O bom é entender que não escolhemos nossos pais, que eles não são perfeitos e nem temos como determinar como deveriam agir conosco. Eles fazem suas escolhas, com as ferramentas que possuem e vão até onde estão autorizados a ir
Suponho que não haja nada mais idealizado que a maternidade. Idealizamos e também naturalizamos, como se ela fosse resultante de uma maravilhosidade própria da mulher e não algo que muitas vezes é imposto como via régia do feminino. Como se uma mulher que não se torna mãe fosse incompleta e imperfeita.
As mães exaltadas nutrem, cuidam, se dedicam, amam incondicionalmente, acalentam, e são até mesmo capazes de abdicar de si mesmas e de suas próprias vidas em prol do filho.
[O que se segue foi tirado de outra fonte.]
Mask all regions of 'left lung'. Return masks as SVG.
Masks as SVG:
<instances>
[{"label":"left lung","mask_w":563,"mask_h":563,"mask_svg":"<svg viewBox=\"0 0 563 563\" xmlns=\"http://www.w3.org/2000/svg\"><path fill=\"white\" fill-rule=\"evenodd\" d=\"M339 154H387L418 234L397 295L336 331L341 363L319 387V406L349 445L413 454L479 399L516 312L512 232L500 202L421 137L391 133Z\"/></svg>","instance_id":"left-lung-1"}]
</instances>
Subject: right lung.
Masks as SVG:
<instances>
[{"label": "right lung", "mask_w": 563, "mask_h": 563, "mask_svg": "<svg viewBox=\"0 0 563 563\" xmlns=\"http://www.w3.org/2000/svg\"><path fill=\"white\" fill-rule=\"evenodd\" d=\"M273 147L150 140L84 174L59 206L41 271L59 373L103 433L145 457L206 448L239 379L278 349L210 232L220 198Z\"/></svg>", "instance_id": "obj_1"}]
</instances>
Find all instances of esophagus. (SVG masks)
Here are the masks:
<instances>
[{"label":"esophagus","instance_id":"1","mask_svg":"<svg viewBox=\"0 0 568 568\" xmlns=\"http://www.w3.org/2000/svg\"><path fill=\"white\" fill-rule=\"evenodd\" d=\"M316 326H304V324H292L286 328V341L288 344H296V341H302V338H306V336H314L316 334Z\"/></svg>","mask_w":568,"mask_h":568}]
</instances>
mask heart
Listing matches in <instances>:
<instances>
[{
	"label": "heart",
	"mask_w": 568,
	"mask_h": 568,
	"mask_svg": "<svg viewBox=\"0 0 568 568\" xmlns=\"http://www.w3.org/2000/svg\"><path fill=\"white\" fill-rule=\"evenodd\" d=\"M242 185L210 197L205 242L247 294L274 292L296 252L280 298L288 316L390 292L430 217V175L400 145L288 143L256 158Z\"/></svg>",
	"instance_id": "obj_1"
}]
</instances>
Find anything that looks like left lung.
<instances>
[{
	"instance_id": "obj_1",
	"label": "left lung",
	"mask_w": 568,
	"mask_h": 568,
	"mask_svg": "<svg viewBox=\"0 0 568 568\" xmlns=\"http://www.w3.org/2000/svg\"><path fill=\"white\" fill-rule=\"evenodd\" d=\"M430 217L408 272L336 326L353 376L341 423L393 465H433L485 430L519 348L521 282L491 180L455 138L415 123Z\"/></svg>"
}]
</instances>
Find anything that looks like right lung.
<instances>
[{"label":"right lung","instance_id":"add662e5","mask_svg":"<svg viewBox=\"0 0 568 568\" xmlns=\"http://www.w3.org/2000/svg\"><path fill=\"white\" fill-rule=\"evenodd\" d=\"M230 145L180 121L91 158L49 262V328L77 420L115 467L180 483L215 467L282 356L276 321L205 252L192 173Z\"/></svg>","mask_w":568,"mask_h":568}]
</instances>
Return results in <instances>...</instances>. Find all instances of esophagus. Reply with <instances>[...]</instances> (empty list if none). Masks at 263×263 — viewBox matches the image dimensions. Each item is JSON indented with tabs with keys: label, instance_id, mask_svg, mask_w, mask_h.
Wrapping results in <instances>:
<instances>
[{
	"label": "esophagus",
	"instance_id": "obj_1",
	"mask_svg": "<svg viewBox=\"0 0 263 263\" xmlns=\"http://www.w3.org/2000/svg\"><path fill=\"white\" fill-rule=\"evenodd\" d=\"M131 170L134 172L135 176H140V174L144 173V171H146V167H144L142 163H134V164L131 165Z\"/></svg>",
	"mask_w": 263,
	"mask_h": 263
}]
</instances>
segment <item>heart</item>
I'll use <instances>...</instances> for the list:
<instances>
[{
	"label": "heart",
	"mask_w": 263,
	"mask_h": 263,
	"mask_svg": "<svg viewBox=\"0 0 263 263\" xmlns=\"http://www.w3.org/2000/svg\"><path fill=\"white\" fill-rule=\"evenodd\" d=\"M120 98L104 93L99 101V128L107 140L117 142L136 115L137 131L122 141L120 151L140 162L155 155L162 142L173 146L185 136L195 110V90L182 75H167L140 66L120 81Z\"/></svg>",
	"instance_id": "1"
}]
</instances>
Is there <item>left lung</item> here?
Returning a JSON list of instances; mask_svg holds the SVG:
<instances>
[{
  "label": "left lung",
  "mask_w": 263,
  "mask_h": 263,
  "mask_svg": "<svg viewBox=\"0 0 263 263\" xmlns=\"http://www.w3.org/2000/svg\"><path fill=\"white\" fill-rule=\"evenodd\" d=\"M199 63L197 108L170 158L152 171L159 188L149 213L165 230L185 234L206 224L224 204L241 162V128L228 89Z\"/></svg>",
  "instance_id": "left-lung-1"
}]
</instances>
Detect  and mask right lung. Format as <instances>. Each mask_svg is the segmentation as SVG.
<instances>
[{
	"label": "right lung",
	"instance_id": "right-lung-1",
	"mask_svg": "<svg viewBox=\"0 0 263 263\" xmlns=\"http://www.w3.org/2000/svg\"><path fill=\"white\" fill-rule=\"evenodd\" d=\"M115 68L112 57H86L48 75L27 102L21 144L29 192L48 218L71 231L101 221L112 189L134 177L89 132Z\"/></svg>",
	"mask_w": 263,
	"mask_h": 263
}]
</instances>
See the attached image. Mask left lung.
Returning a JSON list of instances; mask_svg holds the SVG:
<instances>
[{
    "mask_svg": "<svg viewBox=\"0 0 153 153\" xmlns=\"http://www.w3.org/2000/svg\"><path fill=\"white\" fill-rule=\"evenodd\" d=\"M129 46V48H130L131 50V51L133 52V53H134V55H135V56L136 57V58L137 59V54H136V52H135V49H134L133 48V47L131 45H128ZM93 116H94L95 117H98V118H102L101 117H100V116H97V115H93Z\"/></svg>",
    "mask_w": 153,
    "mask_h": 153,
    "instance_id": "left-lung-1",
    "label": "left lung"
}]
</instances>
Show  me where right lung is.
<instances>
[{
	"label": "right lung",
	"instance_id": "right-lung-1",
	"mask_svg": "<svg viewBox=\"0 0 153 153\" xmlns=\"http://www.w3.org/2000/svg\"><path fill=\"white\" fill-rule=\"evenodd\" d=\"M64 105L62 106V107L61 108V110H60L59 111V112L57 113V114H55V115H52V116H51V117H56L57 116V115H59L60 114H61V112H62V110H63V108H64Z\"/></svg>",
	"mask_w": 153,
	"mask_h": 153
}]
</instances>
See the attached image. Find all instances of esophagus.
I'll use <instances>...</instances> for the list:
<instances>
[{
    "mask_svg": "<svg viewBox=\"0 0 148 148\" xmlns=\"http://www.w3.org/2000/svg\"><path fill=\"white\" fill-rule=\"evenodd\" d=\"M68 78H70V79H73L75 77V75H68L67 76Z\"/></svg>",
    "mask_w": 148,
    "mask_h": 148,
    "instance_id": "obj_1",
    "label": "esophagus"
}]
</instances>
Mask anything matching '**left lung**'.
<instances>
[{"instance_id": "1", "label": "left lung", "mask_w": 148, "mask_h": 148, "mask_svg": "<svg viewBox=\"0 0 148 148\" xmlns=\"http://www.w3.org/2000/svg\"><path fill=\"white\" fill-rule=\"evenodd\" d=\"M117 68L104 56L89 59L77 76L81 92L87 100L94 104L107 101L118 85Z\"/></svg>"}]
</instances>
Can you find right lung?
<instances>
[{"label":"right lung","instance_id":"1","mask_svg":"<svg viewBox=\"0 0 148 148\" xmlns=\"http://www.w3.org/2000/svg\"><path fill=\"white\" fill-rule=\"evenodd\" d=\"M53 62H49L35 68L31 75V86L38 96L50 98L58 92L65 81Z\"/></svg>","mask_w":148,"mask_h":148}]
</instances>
Tanto que um abandono de pai é aceito e até esperado, mas abandono de mãe revolta, é algo realmente inaceitável.
No meu campo de trabalho lido cotidianamente com as mães de pessoas com problemas mentais de toda ordem. Na infinita maioria dos casos, são elas que se responsabilizam pelo cuidado do filho, enquanto que o número de pais que abandonam a família com o aparecimento da doença é enorme.
Vendo essas mães, muitas delas solitárias e completamente anuladas na vida pela condição de cuidadoras, sempre me pergunto:
Será que elas não teriam escapado da maternidade se tal saída fosse mais acessível e aceitável? Será que o que chamamos de amor incondicional de mãe – esse que faz a mulher anular a si mesma pelos filhos – não é apenas efeito de um ideal de maternidade por meio do qual valorizamos a mulher, mas também a aprisionamos? Será quantas vezes essas mães também já tiveram vontade de abandonar tudo para viver uma vida própria, que não fosse a dos filhos? Será que elas não cederam a tal desejo, simplesmente, porque seria considerado um pecado imperdoável para elas? Será mesmo as mães seriam tão boas, dedicadas e perfeitas se a sociedade não fosse tão dura e cruel em cobrar isso delas?
Questões aos filhos:
Você acha mesmo que é tão especial e maravilhoso a ponto de pensar que ser sua mãe seria suficiente para satisfaze-la, e que faria ela não desejar mais nada além disso? Você acha mesmo que sua mãe não seria capaz, e até gostaria muito, de se ausentar mais vezes das suas responsabilidades como mãe se isso não fosse tão interditado para ela? Você acredita que não houve nenhum momento em que sua mãe se assustou com a maternidade, se sentiu impotente ou odiou ter que cuidar de você, e sentiu vontade de abandonar tudo? Você acha que ela não teria partido se a culpa não fosse tão pesada para ela?
Você acha mesmo que sua mãe prefere cuidar de você e das responsabilidades maternais ao invés de se ocupar das coisas que realmente gosta de fazer sozinha ou com outras pessoas que não você? Você acha que ela não seria um pouco mais “egoísta” caso fosse autorizada a ser?
Questões a nós mulheres:
Quem sabe nós mulheres não recuaríamos tanto quanto os homens quando o assunto é criar filhos, caso tivéssemos mais autorizadas a isso?
Quem sabe nosso sucesso como mulher esteja ligado à uma certa queda no ideal da maternidade?
Quem sabe teremos filhos mais maduros e responsáveis se estivermos mais dispostas a recuar e sem medo de errar como mães?
E quem sabe se nos autorizássemos mais a vacilar como mães teríamos mais pais se sentindo obrigados a sustentar sua função?
Eu tenho mais perguntas do que respostas para este tema, mas tendo a não comprar a ideia de que idealizar a maternidade seja boa uma estratégia para valorizar a mulher ou o feminino. Tendo a pensar que isso só tem nos aprisionado numa perfeição que não é natural, mas imposta. Há quem defenda que os homens devam ser como as mulheres no quesito cuidar da prole, eu proporia exatamente o contrário: que nós mulheres fôssemos mais autorizadas a fracassar, tal como os homens.
Ao que parece, estou fazendo um textão anti-mães para o dia das mães, O fato é que não é fácil ser pai e mãe, e que todos fracassamos em alguma medida, e a diferença pode ter sido apenas essa: SEU PAI FOI AUTORIZADO A FRACASSAR E SUA MÃE NÃO.
O bom é entender que não escolhemos nossos pais, que eles não são perfeitos e nem temos como determinar como deveriam agir conosco. Eles fazem suas escolhas, com as ferramentas que possuem e vão até onde estão autorizados a ir, cabe a nós como filhos, apenas decidir se vamos amá-los mesmo assim, ou não.
E o melhor de tudo é saber que amar não tem nada a ver com sucesso ou fracasso.